Acute hemorrhage is the most common significant complication of percutaneous access into the upper urinary tract collecting system. Percutaneous nephrostomy alone results in hemorrhage requiring transfusion in 0.5% to 4% of procedures (Radecka and Magnusson, 2004; Wah et al, 2004; ACR, 2007; Rana et al, 2007). With the addition of percutaneous nephrolithotomy, likely owing to the larger caliber of the percutaneous tract and increased intrarenal manipulation, the incidence of hemorrhage to the point of transfusion rises to 6% to 20% (Kukreja et al, 2004; Netto et al, 2005; Preminger et al, 2005; Muslumanoglu et al, 2006; Chew et al, 2009). This wide variation in transfusion rate, which likely is more variable than the rate of significant hemorrhage, reflects differences in the complexity of the procedure, patient factors, and physician triggers for use of blood products. Factors associated with hemorrhage during percutaneous surgery include patient characteristics, multiple access sites, supracostal access, increasing tract size, tract dilation with methods other than balloon dilation, prolonged operative time, and renal pelvic perforation (Stoller et al, 1994; Martin et al, 1999; Kukreja et al, 2004; Netto et al, 2005; Hegarty and Desai, 2006; Chew et al, 2009).

Technical errors predispose to hemorrhage as well. Infundibular entry risks injury to interlobar (infundibular) arteries. Access into an anterior calyx or any calyx that does not afford direct access to the pathology invites overly aggressive torquing of the sheath and rigid endoscope, which also can lead to hemorrhage. If direct access cannot be obtained, then flexible instrumentation should be considered. Additionally, misuse of any tool—lithotrites (ultrasonic, pneumatic, electro-hydraulic, or laser), resectoscopes, wires, sheaths, graspers, baskets, and so on—can cause hemorrhage.

Most hemorrhage occurs from the renal parenchyma, and in most cases this hemorrhage is not significant. Small arteries and veins are always injured to some degree by percutaneous entry into the kidney. Parenchymal bleeding is minimized by proper entry and dilation and by careful manipulation of the sheath, but it still can occur. The access sheath provides intraoperative tamponade of parenchymal bleeding. Postoperatively, hemostasis is achieved by collapse of the parenchyma onto itself. Unless the postoperative nephrostomy tube is as large as or larger than the sheath used during the procedure, it likely does not contribute to hemostasis. There is no difference in measures of postoperative bleeding between small (8- to 18-Fr) and large (20- to 28-Fr) tubes (Maheshwari et al, 2000; Liatsikos et al, 2002; Pietrow et al, 2003; Desai et al, 2004; Marcovich et al, 2004), and randomized controlled trials suggest that hemorrhage is no greater when the nephrostomy tube is omitted altogether (Feng et al, 2001; Desai et al, 2004; Marcovich et al, 2004; Choi et al, 2006; Sofikerim et al, 2007; Tefekli et al, 2007; Aghamir et al, 2008; Agrawal et al, 2008; Crook et al, 2008a; Shah et al, 2008; Singh et al, 2008b; Gonen et al, 2009; Istanbulluoglu et al, 2009). If there is noticeable bleeding from the tract after sheath removal following an otherwise unremarkable procedure, this suggests bleeding from intraparenchymal vessels. Hemostatic maneuvers such as cauterization or placement of hemostatic material can be considered, but in general the best management is to insert and occlude a nephrostomy tube, apply pressure to the incision, and let the collecting system clot off. A tubeless approach is not advised in such cases because maintenance of percutaneous access to the upper tract might facilitate management. Nephrostomy tubes should not be irrigated the day or evening of the procedure if they are not draining; it is best to let the collecting system remain occluded to tamponade bleeding. By the next morning, it is safe to gently irrigate the tube because hemostasis is more certain.

○ ○ ○ ○ ○

COMPLETE THE FOLLOWING ::
• 1. In the hemorrhage text, what provides intraoperative tamponade of parenchymal bleeding?
• 2. Print the hemorrhage text from "Technical errors predispose" to "on—can cause hemorrhage.".
The material has no connection to the hemorrhage text.

○ ○ ○ ○ ○

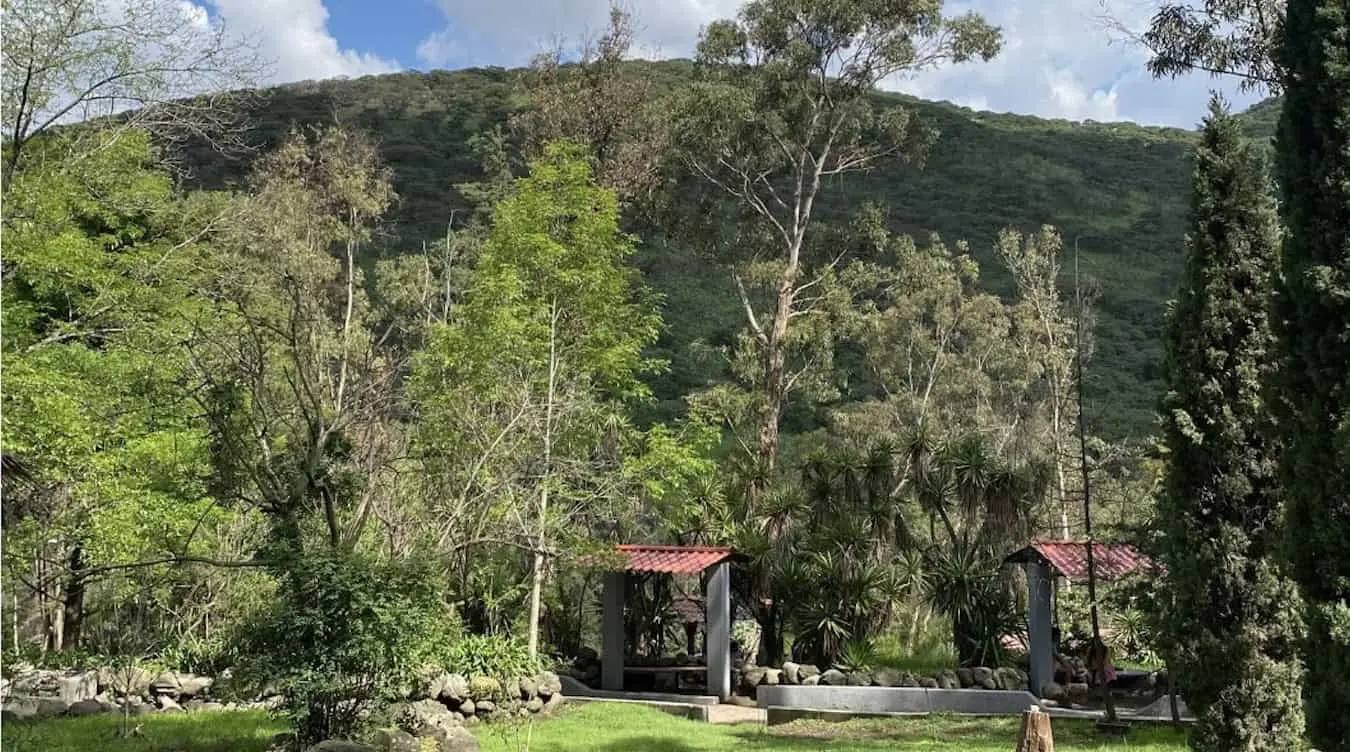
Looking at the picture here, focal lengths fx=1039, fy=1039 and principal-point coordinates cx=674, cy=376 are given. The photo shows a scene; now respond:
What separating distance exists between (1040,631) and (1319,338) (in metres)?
8.28

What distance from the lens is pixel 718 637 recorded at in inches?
615

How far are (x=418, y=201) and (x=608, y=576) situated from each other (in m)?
34.4

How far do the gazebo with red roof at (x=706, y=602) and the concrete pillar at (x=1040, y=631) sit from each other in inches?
172

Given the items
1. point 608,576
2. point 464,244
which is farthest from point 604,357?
point 464,244

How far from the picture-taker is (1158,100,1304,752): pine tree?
891 cm

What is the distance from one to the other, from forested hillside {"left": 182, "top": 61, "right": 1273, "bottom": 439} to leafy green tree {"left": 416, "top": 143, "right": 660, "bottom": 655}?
52.0 ft

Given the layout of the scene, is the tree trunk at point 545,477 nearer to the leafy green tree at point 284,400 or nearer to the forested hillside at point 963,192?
the leafy green tree at point 284,400

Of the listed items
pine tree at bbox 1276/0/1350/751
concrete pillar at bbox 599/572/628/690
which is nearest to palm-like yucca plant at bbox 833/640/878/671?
concrete pillar at bbox 599/572/628/690

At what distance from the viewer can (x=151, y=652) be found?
14.4 m

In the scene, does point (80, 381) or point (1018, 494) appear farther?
point (1018, 494)

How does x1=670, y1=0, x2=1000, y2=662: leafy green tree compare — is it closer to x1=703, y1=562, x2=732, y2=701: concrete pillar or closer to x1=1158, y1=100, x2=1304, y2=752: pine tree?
x1=703, y1=562, x2=732, y2=701: concrete pillar

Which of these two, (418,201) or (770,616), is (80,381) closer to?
(770,616)

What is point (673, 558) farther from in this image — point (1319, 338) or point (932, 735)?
point (1319, 338)

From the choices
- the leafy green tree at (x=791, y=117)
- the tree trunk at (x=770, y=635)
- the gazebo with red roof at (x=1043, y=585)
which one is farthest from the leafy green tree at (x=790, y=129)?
the gazebo with red roof at (x=1043, y=585)
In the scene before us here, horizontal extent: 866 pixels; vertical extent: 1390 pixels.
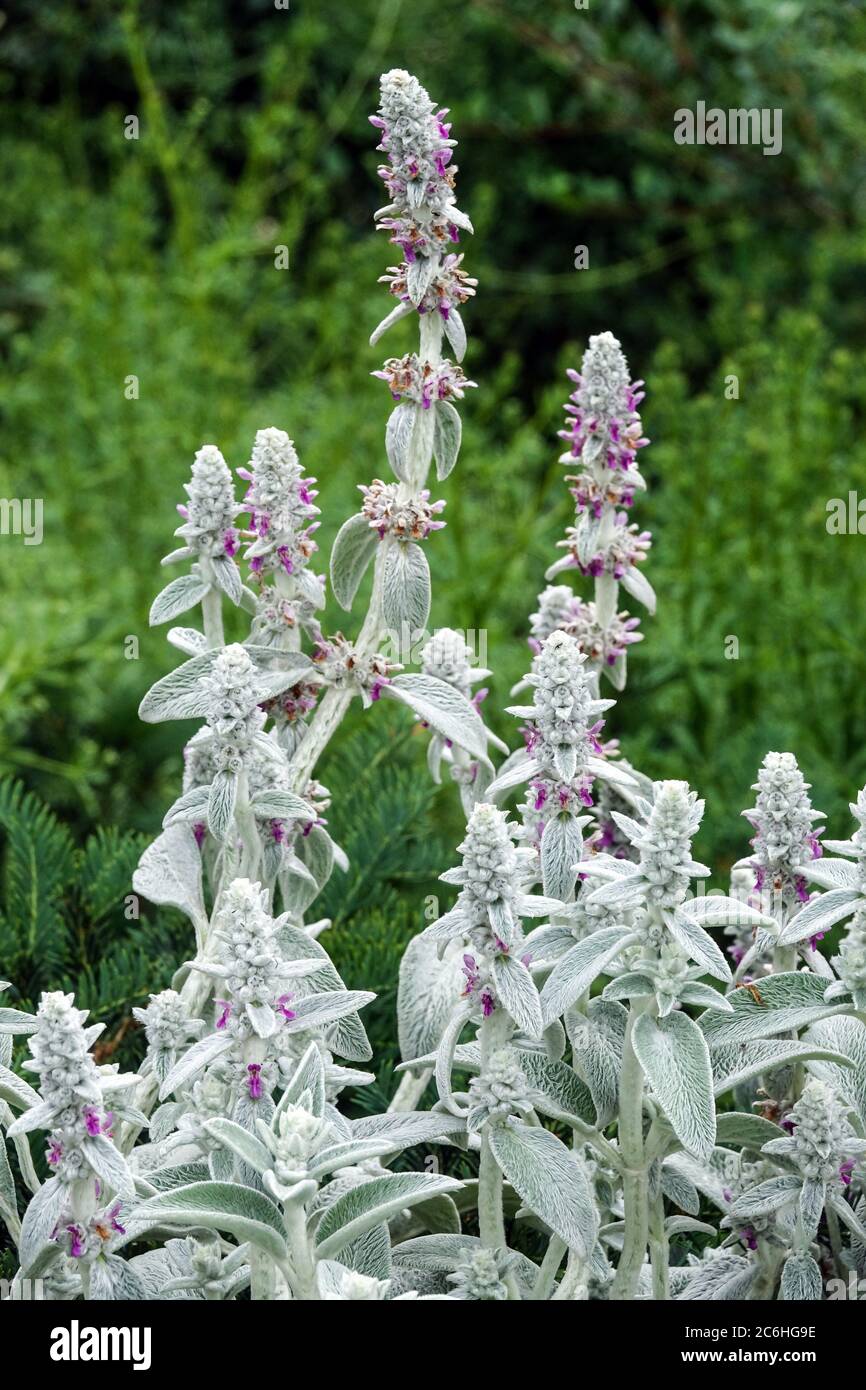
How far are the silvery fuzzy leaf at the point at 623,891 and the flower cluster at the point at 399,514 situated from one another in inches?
12.3

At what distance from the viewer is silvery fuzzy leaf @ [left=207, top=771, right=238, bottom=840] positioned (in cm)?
108

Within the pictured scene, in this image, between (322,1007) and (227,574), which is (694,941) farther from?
(227,574)

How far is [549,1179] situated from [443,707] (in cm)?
33

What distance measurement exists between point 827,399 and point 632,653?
0.82 metres

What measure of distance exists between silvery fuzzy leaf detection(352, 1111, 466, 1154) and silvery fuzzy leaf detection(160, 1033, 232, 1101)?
4.2 inches

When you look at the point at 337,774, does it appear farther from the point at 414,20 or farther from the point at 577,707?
the point at 414,20

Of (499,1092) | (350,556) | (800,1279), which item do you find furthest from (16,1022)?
(800,1279)

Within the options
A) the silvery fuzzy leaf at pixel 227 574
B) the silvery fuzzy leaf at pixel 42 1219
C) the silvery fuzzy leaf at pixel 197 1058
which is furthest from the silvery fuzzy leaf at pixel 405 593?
the silvery fuzzy leaf at pixel 42 1219

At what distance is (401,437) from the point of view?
121 cm

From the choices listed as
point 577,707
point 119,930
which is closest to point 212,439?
point 119,930

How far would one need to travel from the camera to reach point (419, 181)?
1.15m

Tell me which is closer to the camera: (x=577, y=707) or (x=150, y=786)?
(x=577, y=707)

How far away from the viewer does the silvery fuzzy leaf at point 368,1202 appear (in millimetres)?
947

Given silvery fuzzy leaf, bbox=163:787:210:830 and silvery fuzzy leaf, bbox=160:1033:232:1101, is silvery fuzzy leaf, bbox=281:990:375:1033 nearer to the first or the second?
silvery fuzzy leaf, bbox=160:1033:232:1101
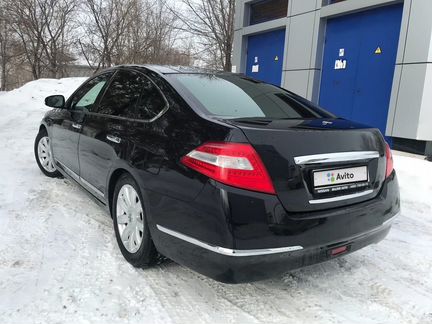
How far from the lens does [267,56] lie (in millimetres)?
12242

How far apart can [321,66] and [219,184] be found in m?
8.90

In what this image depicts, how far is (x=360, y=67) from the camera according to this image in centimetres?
902

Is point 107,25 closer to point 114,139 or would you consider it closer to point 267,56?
point 267,56

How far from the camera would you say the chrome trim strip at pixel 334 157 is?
7.43ft

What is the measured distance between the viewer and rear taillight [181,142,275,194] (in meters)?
2.16

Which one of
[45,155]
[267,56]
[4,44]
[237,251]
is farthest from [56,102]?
[4,44]

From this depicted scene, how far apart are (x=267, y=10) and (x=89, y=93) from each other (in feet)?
31.5

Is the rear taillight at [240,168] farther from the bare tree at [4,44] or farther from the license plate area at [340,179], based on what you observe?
the bare tree at [4,44]

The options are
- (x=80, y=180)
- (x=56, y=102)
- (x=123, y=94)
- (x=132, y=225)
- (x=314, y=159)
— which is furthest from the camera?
(x=56, y=102)

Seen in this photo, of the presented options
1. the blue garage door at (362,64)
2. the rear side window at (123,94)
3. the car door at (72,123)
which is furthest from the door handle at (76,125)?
the blue garage door at (362,64)

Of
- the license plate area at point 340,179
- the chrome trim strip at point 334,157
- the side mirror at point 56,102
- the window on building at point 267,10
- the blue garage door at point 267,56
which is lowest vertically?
the license plate area at point 340,179

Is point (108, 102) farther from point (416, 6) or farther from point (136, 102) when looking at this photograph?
point (416, 6)

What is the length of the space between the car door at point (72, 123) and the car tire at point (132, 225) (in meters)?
1.12

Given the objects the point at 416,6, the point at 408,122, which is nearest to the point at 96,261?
the point at 408,122
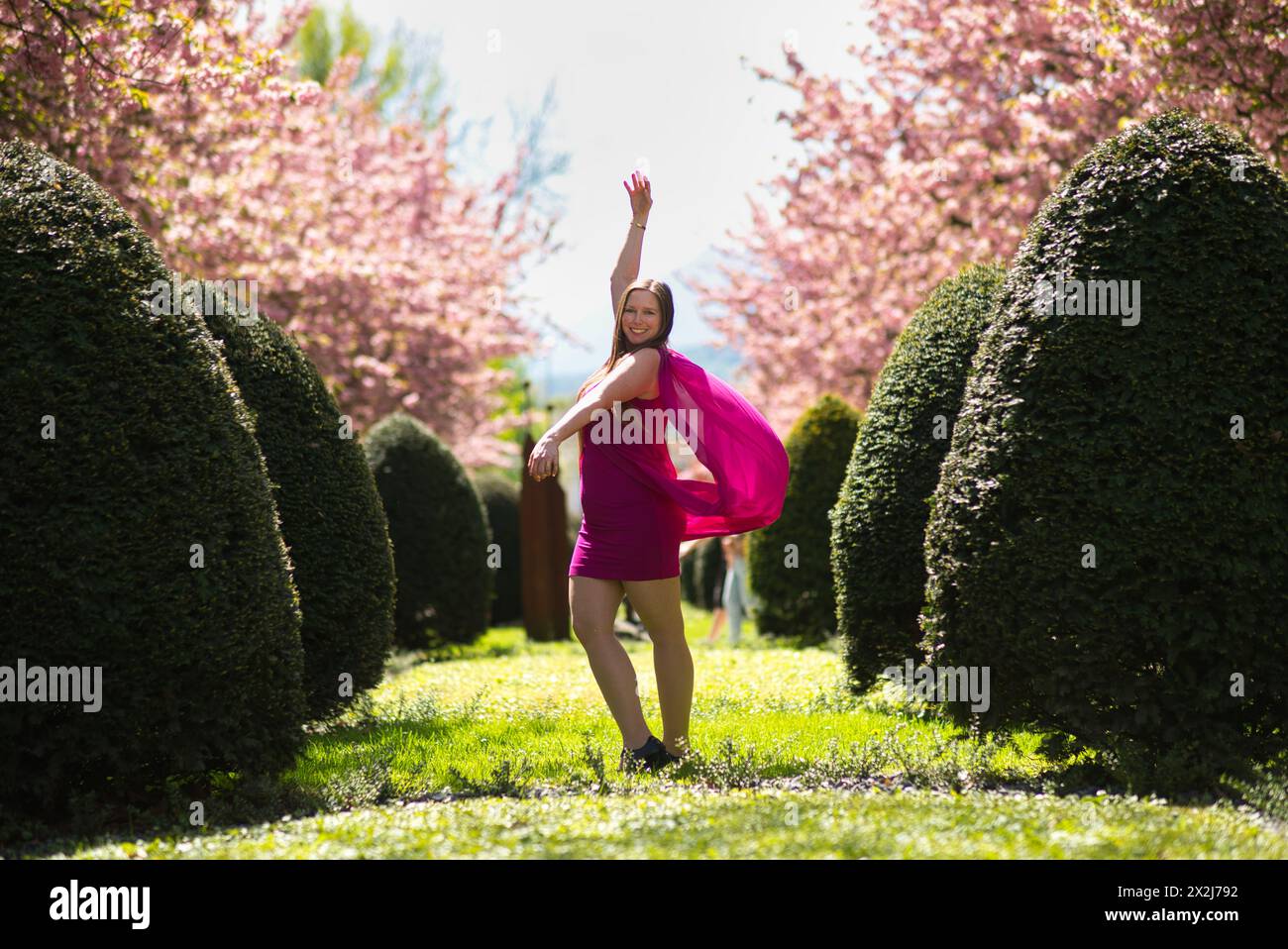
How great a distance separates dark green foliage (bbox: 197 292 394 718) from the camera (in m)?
7.39

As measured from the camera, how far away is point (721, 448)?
5676 mm

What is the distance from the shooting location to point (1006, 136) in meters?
14.8

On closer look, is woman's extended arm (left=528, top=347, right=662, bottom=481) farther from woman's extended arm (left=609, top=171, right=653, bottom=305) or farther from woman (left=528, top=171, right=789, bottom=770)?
woman's extended arm (left=609, top=171, right=653, bottom=305)

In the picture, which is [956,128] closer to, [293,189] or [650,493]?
[293,189]

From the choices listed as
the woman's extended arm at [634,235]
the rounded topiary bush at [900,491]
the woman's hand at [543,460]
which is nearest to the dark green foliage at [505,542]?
the rounded topiary bush at [900,491]

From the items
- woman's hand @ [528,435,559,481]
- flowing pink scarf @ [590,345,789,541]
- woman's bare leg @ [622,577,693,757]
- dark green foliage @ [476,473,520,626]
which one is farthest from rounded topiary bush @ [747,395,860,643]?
woman's hand @ [528,435,559,481]

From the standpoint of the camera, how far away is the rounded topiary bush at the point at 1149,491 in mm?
4914

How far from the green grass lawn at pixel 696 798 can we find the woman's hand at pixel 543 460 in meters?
1.36

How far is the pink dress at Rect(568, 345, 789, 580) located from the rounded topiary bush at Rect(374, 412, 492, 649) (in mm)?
8177

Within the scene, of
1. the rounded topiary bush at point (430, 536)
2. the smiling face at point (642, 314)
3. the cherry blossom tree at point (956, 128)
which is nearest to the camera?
the smiling face at point (642, 314)

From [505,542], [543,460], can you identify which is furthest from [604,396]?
[505,542]

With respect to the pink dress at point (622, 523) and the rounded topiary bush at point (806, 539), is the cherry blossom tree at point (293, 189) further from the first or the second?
the rounded topiary bush at point (806, 539)

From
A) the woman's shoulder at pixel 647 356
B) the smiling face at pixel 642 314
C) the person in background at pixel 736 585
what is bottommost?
the person in background at pixel 736 585
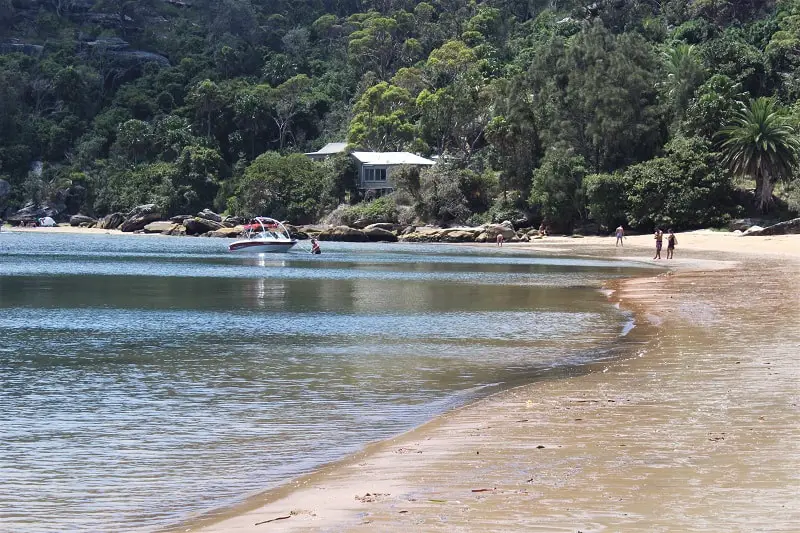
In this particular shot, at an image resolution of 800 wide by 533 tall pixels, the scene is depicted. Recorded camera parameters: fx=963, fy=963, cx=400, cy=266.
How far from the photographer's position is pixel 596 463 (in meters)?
9.68

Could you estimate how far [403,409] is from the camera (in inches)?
566

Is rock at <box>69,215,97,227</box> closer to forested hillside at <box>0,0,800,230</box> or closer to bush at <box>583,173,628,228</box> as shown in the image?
forested hillside at <box>0,0,800,230</box>

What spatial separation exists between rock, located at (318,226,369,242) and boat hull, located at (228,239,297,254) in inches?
922

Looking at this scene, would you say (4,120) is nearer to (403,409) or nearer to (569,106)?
(569,106)

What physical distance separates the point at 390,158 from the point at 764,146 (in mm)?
45217

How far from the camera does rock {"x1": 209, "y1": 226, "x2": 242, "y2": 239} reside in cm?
10012

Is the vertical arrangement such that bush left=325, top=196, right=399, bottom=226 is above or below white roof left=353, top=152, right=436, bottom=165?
below

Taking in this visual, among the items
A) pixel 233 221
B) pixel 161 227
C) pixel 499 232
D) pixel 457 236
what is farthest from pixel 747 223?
pixel 161 227

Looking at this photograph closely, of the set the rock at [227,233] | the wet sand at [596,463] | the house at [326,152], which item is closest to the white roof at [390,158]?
the house at [326,152]

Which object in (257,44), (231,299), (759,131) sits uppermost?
(257,44)

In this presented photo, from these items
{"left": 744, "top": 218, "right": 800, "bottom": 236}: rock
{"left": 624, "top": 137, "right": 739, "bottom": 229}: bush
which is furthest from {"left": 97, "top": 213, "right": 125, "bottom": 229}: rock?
{"left": 744, "top": 218, "right": 800, "bottom": 236}: rock

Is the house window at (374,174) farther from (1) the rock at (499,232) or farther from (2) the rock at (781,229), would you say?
(2) the rock at (781,229)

○ ○ ○ ○ ○

REPLIES ::
• 1. The access sheath.

• 2.
Technical errors predispose to hemorrhage as well. Infundibular entry risks injury to interlobar (infundibular) arteries. Access into an anterior calyx or any calyx that does not afford direct access to the pathology invites overly aggressive torquing of the sheath and rigid endoscope, which also can lead to hemorrhage. If direct access cannot be obtained, then flexible instrumentation should be considered. Additionally, misuse of any tool—lithotrites (ultrasonic, pneumatic, electro-hydraulic, or laser), resectoscopes, wires, sheaths, graspers, baskets, and so on—can cause hemorrhage.